Recast the material below as a JSON list of strings, with one string for each line and the blank lines left out.
★ ★ ★ ★
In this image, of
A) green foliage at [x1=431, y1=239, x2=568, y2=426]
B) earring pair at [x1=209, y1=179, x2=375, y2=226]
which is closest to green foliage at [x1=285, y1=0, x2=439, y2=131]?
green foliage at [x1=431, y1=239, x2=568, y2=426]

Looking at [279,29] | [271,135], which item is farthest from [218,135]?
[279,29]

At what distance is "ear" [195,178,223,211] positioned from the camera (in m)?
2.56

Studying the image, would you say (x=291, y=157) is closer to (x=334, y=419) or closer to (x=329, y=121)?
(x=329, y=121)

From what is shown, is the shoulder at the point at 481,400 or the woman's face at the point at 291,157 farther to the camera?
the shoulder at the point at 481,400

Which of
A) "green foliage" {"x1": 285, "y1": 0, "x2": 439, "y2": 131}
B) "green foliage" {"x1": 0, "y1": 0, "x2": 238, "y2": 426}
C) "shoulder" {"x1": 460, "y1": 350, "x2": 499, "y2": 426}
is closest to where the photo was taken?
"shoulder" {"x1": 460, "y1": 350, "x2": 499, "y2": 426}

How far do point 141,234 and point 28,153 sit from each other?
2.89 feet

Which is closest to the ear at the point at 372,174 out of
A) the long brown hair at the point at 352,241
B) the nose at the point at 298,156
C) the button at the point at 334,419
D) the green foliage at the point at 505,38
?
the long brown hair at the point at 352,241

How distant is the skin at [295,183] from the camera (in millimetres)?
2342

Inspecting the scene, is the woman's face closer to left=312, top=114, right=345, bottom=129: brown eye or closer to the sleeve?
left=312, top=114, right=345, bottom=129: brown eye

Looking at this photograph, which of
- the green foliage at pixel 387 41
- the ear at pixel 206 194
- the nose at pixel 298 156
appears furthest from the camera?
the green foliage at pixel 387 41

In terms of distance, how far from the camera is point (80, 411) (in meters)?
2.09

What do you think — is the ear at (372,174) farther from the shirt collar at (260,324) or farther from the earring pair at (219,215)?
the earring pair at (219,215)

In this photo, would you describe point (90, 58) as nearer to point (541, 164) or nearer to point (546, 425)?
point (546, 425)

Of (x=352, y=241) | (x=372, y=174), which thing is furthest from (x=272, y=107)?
★ ★ ★ ★
• Exercise answer:
[
  "In this image, of",
  "A) green foliage at [x1=431, y1=239, x2=568, y2=426]",
  "B) earring pair at [x1=209, y1=179, x2=375, y2=226]",
  "which is closest to green foliage at [x1=285, y1=0, x2=439, y2=131]?",
  "green foliage at [x1=431, y1=239, x2=568, y2=426]",
  "Looking at [279,29] | [271,135], which item is farthest from [218,135]?",
  "[279,29]",
  "At what distance is \"ear\" [195,178,223,211] positioned from the camera (in m)?",
  "2.56",
  "Studying the image, would you say (x=291, y=157) is closer to (x=334, y=419) or closer to (x=329, y=121)?",
  "(x=329, y=121)",
  "From what is shown, is the shoulder at the point at 481,400 or the woman's face at the point at 291,157 farther to the camera?",
  "the shoulder at the point at 481,400",
  "Which of",
  "A) \"green foliage\" {\"x1\": 285, \"y1\": 0, \"x2\": 439, \"y2\": 131}",
  "B) \"green foliage\" {\"x1\": 0, \"y1\": 0, \"x2\": 238, \"y2\": 426}",
  "C) \"shoulder\" {\"x1\": 460, \"y1\": 350, \"x2\": 499, \"y2\": 426}",
  "is closest to where the photo was taken?",
  "\"shoulder\" {\"x1\": 460, \"y1\": 350, \"x2\": 499, \"y2\": 426}",
  "How far do point 141,234 and point 28,153 sit from each other?",
  "2.89 feet",
  "Which is closest to the ear at the point at 372,174 out of",
  "A) the long brown hair at the point at 352,241",
  "B) the nose at the point at 298,156",
  "C) the button at the point at 334,419",
  "D) the green foliage at the point at 505,38",
  "?",
  "the long brown hair at the point at 352,241",
  "How distant is the skin at [295,183] from the camera (in millimetres)?",
  "2342",
  "Inspecting the scene, is the woman's face closer to left=312, top=114, right=345, bottom=129: brown eye or closer to the sleeve?",
  "left=312, top=114, right=345, bottom=129: brown eye",
  "Looking at this photograph, which of",
  "- the green foliage at pixel 387 41",
  "- the ear at pixel 206 194",
  "- the nose at pixel 298 156",
  "appears furthest from the camera?",
  "the green foliage at pixel 387 41",
  "In terms of distance, how far from the camera is point (80, 411) (in meters)?",
  "2.09",
  "What do you think — is the ear at (372,174) farther from the shirt collar at (260,324) or farther from the earring pair at (219,215)?",
  "the earring pair at (219,215)",
  "In this photo, would you describe point (90, 58) as nearer to point (541, 164) or nearer to point (546, 425)?",
  "point (546, 425)",
  "Of (x=352, y=241) | (x=372, y=174), which thing is furthest from (x=272, y=107)?"
]